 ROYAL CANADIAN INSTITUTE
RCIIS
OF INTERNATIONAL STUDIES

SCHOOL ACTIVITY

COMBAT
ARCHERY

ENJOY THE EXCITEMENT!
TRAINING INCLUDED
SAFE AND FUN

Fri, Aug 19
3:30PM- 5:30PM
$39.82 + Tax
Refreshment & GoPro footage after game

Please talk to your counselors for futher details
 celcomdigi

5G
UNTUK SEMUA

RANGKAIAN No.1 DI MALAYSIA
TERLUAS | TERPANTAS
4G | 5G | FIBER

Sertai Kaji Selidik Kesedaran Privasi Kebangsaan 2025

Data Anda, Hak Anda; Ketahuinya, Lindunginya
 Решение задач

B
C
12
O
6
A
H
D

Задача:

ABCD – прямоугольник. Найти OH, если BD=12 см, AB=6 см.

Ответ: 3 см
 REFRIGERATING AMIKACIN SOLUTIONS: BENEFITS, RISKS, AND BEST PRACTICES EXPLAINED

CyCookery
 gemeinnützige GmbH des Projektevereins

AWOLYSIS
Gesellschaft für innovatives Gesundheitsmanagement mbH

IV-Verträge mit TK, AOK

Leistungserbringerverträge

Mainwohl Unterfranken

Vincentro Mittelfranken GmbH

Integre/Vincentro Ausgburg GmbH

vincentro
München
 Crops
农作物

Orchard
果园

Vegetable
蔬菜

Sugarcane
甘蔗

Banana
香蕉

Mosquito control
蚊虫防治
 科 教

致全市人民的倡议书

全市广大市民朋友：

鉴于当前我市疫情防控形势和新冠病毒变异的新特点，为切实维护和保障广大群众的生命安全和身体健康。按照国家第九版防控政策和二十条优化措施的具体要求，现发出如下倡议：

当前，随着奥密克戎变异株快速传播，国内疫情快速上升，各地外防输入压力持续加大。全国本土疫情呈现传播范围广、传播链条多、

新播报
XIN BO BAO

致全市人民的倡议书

+ + +

Please filter the listing down to lines that include the word "GmbH".

> Result below:
 gemeinnützige GmbH des Projektevereins
Vincentro Mittelfranken GmbH
Integre/Vincentro Ausgburg GmbH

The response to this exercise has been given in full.